Wednesday, April 25, 2007

Copyright and My Cat

The other day, I was searching the Internet for something completely unrelated to diabetes and stumbled upon a posting that looked strangely familiar because it was actually MY 2006 Year-End Annual Review on developments on diabetes, except that none of the links I had in the original post were included, nor was there any acknowledgement or attribution of me as the author or even my blog address.

After investigating further, I discovered at least a half dozen of my other postings had been lifted, again without the links, pictures or attribution. That probably wouldn't have bothered me too much since I discovered that the site was registered to someone in Thailand (although the domain was registered with Yahoo! in the U.S. and hosted by a server in Texas) but what really got me mad was the fact that they lifted my post about my cat Phyllis and didn't even have the courtesy to include her picture!


Anyway, that brought me back to Amy Tenderich's post on the same issue and her recommendations on how to deal with this increasingly annoying problem. I would like to add a few simple, but useful steps. I would add that including some language on your blog about content rights likely helps your position should someone steal your work!

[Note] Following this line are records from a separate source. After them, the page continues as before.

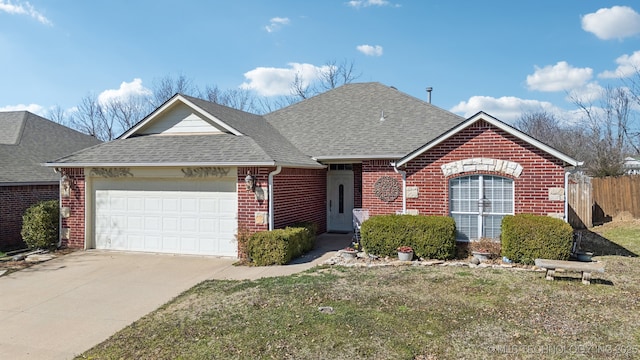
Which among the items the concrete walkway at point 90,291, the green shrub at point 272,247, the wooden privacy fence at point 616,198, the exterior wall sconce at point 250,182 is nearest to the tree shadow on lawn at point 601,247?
the wooden privacy fence at point 616,198

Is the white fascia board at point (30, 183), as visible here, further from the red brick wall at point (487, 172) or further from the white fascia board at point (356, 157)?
the red brick wall at point (487, 172)

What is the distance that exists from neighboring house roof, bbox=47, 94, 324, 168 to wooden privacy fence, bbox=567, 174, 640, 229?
1102 centimetres

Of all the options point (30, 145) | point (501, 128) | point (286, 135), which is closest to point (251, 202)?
point (286, 135)

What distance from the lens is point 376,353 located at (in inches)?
201

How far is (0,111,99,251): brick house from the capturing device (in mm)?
14078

1. First, if you discover one of your posts somewhere online, identify the company that has registered the domain name where the copied post appears. This can easily be done at WHOIS.net. Note that this identifies only what company actually handled the registration of the site in question, not necessarily the company that hosts the site -- sometimes they are the same, but not always. Make note of the information listed -- it may be easiest to print a copy for reference.

2. Next, confirm the company that HOSTS the site in question. After some trial and error on my part, I discovered that you may conduct a domain name lookup at the following site, http://www.networksolutions.com/whois/index.jsp, which enables you to locate the site administrator or host. Again, copy or print the information you find there.

3. Finally, write a letter citing the copyright infringement. Amy recommended filing what is known as a Digital Millennium Copyright Act (DMCA) violation notice, which protects intellectual property and injured parties can file a detailed complaint for review by the web host. If the host does detect copyright infringement, they will issue a warning and can even shut down the offending site if necessary. As Amy recommended, I used the sample provided as my template. Include the web address of the offending site, as well as the site with your post, and send it to the HOST identified in step 2. There should be a mailing address, adminstrator, fax and e-mail address which you may use. I sent both an e-mail complaint, and a fax copy with my written signature just to make sure it gets to their lawyers.

If I have any further updates on this issue, I'll post them, but I hope this additional information saves you time and effort if this ever happens to you!

1 comment:

Scott K. Johnson said...

Dude, that freakin' sucks. Big time. Very frustrating.